* Page text *
Pompeii: Its Life and Art

By August Mau; Francis W. Kelsey | Go to book overview

CHAPTER XLV
THE VILLA RUSTICA AT BOSCOREALE

LESS than two miles north of Pompeii, near the village of Boscoreale, a farmhouse was excavated in 1893-94 on the property of Vincenzo de Prisco. In the last century similar buildings were brought to light in the vicinity of Castellammare, but they were covered up again. Especial importance attaches to this villa rustica, both on account of the extreme rarity of examples of the type and because of the character of the remains, which makes it possible to determine the arrangements with certainty.

The living rooms, the stable, and the rooms used for the making of wine and oil were all under one roof. The size of the building is not so great as might have been assumed from the variety of purposes which it served; the enclosed area, exclusive of the threshing floor, measures about 130 by 82 feet. The plan (Plan IV) is regular, the principal entrance being near the middle of the southwest side.

* Written tasks *
1) Translate this sentence from the passage on the Boscoreale farmhouse into Spanish: "The living rooms, the stable, and the rooms used for the making of wine and oil were all under one roof."
2) Reproduce everything in the passage on the Boscoreale farmhouse from "The living rooms, the" down to "the southwest side.".

* Listing *
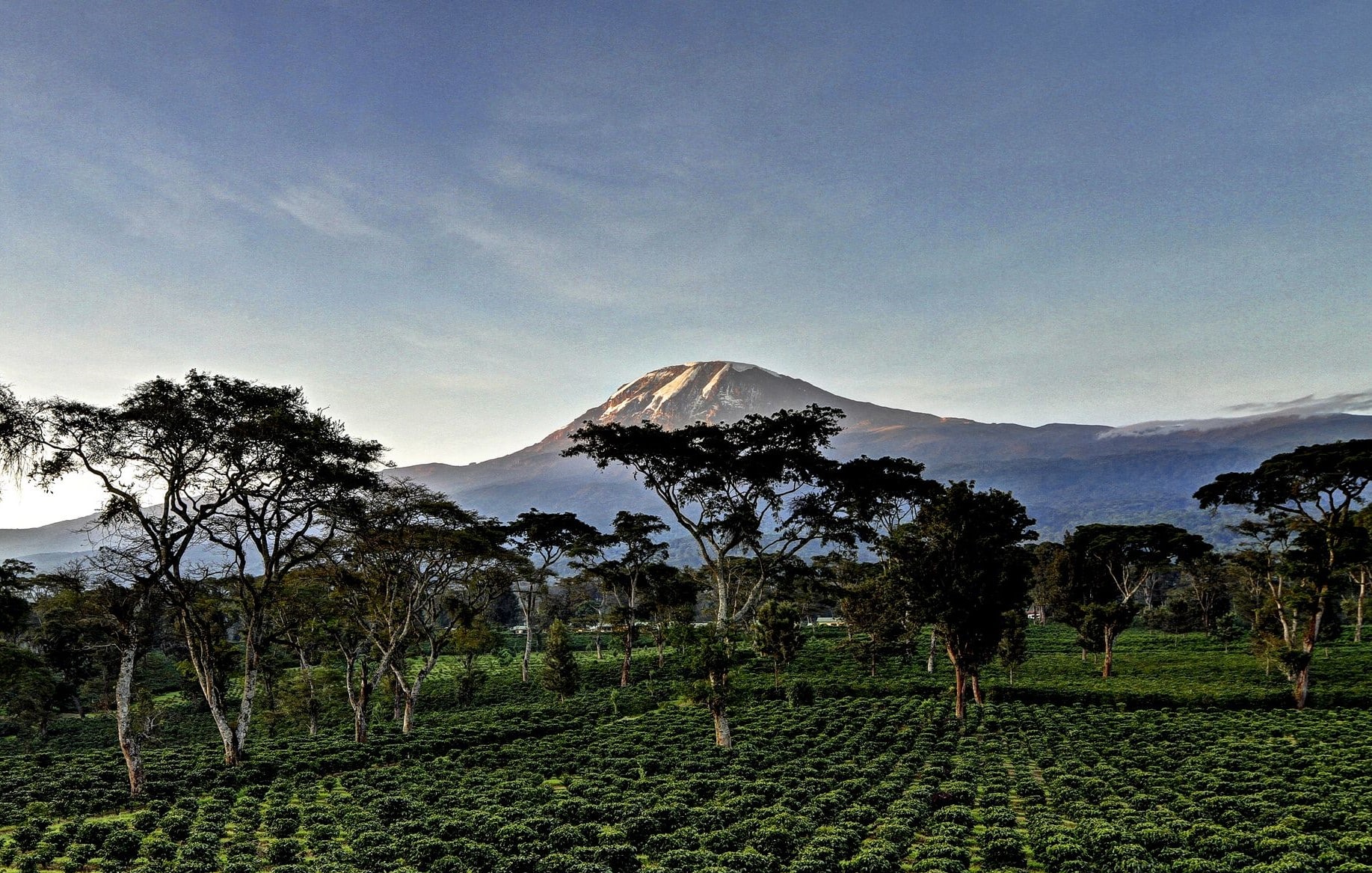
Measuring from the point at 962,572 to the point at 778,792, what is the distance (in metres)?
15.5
* * *
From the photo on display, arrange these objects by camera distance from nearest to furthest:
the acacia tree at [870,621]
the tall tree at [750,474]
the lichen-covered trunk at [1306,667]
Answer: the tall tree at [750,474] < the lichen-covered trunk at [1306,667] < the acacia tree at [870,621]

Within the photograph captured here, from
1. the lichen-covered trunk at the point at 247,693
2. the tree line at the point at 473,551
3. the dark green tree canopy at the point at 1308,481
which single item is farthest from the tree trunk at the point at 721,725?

* Solutions in order *
1) Las habitaciones de vivienda, el establo y las habitaciones que se usaban para la elaboración del vino y del aceite estaban todas bajo un mismo techo.

2)
The living rooms, the stable, and the rooms used for the making of wine and oil were all under one roof. The size of the building is not so great as might have been assumed from the variety of purposes which it served; the enclosed area, exclusive of the threshing floor, measures about 130 by 82 feet. The plan (Plan IV) is regular, the principal entrance being near the middle of the southwest side.